According to Robert Rich, global program director of MDM at Aprimo, by banding the two specialisms together, businesses are creating opportunities that they would not ordinarily come across.
This power couple, as the data expert describes the merger in an article for Information management, is "equal to more than the sum of its parts".
Data governance is quite a broad term in so many ways, best described as the way in which an organisation brings together the overall supervision of various data policies and practices (quality, management, cleaning and so forth).
Gartner best sums up MDM as a "technology-enabled discipline" that sees organisations utilise IT to ensure "uniformity, accuracy, stewardship, semantic consistency and accountability" of its data assets.
Naturally, there is a great deal of crossover, but both are very much independent entities, which specific emphasis on their own key areas.
It's not about competition between the two divisions of data, Mr Rich is keen to note. When it comes to the "next evolution" of managing and governing data, it matters little which takes a lead role. This is perhaps a parochial way of thinking about it.
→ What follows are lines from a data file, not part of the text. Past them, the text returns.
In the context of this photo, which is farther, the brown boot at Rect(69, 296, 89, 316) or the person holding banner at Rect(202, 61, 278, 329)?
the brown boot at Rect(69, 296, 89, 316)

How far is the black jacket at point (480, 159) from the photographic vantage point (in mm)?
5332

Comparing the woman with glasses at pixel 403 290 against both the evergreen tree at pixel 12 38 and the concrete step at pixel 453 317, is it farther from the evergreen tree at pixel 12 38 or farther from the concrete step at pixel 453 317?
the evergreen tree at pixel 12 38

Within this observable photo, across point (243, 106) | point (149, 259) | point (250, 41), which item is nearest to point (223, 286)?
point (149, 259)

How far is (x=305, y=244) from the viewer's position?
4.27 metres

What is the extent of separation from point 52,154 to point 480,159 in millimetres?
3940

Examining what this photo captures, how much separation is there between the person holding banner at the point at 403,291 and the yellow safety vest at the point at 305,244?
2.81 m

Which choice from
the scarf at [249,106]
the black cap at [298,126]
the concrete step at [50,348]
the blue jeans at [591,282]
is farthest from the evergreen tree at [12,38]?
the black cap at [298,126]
"Rather, the two related but distinct practices need to merge into a discipline called master data governance," he explains, citing Aaorn Zornes, chief research officer for the MDM Institute, as a key and insightful advocate of this view.
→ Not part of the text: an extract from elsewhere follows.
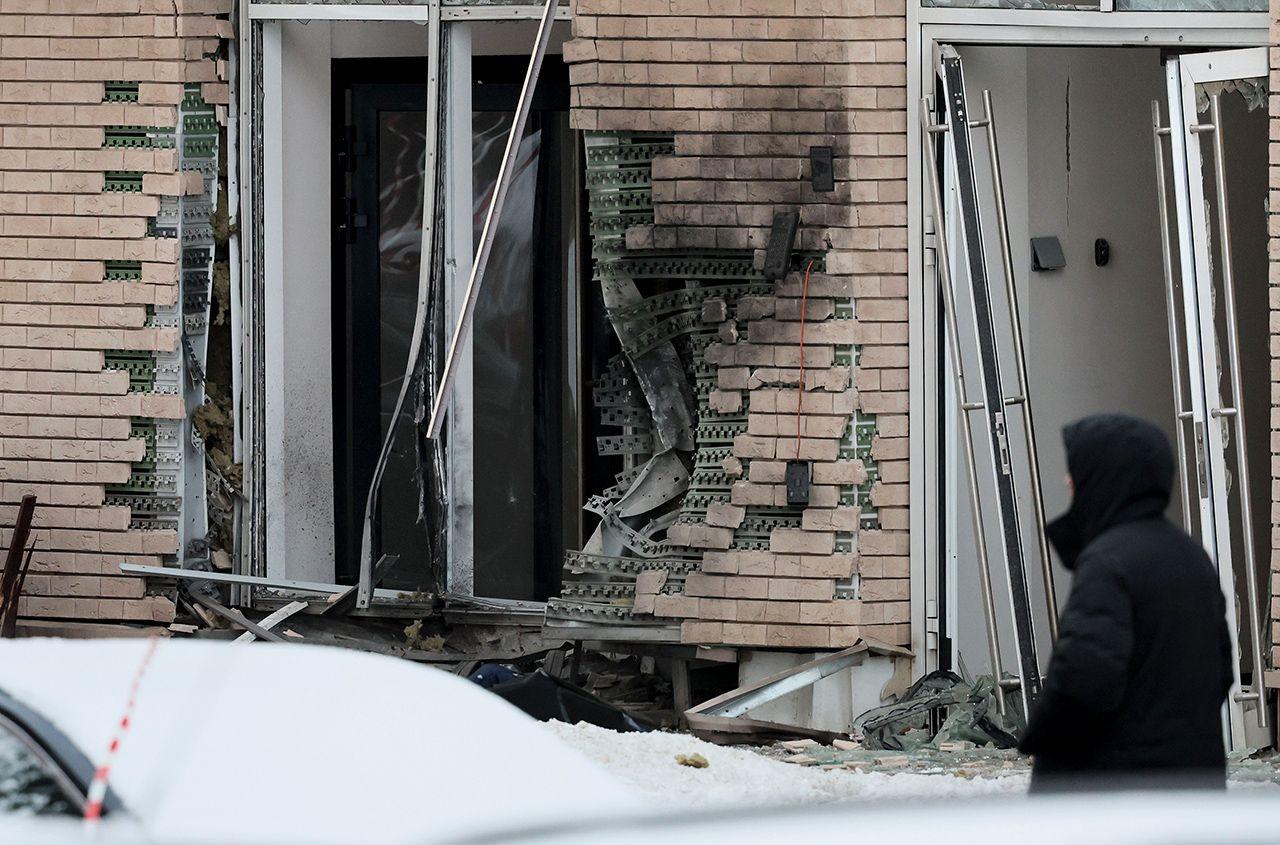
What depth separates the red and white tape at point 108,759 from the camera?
77.8 inches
"Enterprise-level governance that spans both data and process is increasingly a key requirement put forth by IT executive management. While MDM purports to span the entire master data lifecycle – including creation, cleansing, harmonising and archiving – business process management claims to dominate the same for the business process lifecycle."
Mr Rich, who has been responsible for delivering data quality in areas such as product management and product marketing, concludes by saying that unifying the two areas requires overhauling technical and organisational challenges.